- Plexus #1 (Available in Digital and Physical copies)
- Limit Break Comics
- Written by Paul Carroll
- Illustrated by
- Rebecca Reynolds (Glitch)
- Com Griffin (Shelter)
- Steve Mardo (Al)
- Colors & Letters by
- Rebecca Reynolds (Glitch)
- Paul Carroll (Shelter & Al)
A teleporter out of control, desperate to make a connection…
A father and daughter trapped in a fallout shelter, cut off from the outside world and reaching out to other survivors…
Two mothers doing everything they can to see a sick child through a crisis…
Three very different, very personal, very small stories… all told from within the framework of the incredible, & and outrageous. It was Gene Rodenberry’s belief that good science fiction had to come from simple beginnings. Start with a good story, about people and their lives, and build the incredible out from there. At its core, this is what Plexus is. A sci fi anthology telling small, individual stories about people with relatable problems.

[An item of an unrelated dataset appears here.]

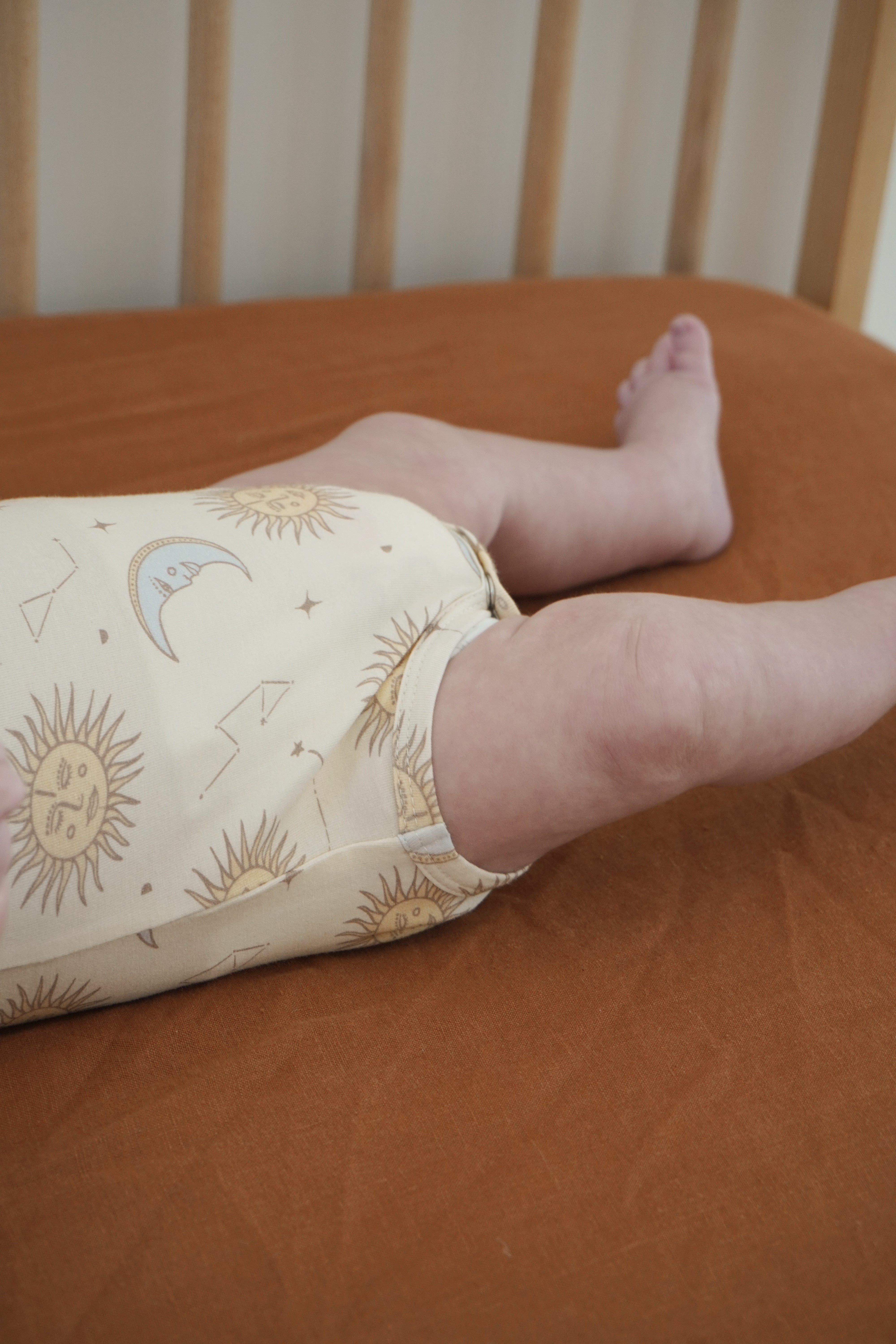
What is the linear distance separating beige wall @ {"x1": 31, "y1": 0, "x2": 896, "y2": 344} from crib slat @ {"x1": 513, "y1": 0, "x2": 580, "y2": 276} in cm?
9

Writer Paul Carroll started Plexus with that idea in mind, and he’s crafted three stories that fill that bill. In Glitch, Shane Lewis lives in a world where superpowered people are the new minority. Shelter tells a story of a father reaching out to the world from a bomb shelter, hoping to find any information about other survivors. Al covers the conventional crisis of parents, Doctors Shelley Stone and Marie Branch, with a sick child. All three installments are small, slice of life stories, told from the perspective of normal people who are living their lives under very abnormal circumstances. One thing that has to be acknowledged is that when writing short stories, there’s very little time to waste on establishing setting or characters. Readers don’t have the luxury of backstories to get them invested in the lives of the individuals. Paul Carroll is very much aware of this, and does a fantastic job of getting right down to it. He’s able to invest enough emotional depth in his characters to ensure that they don’t just read as flat cardboard cutouts. We don’t have to know everything leading up to these snapshots, because we’re not really dealing with the world as a whole. Each story is about coping with an aftermath, and comes from a very relatable place that’s easy for a reader to take hold of and understand.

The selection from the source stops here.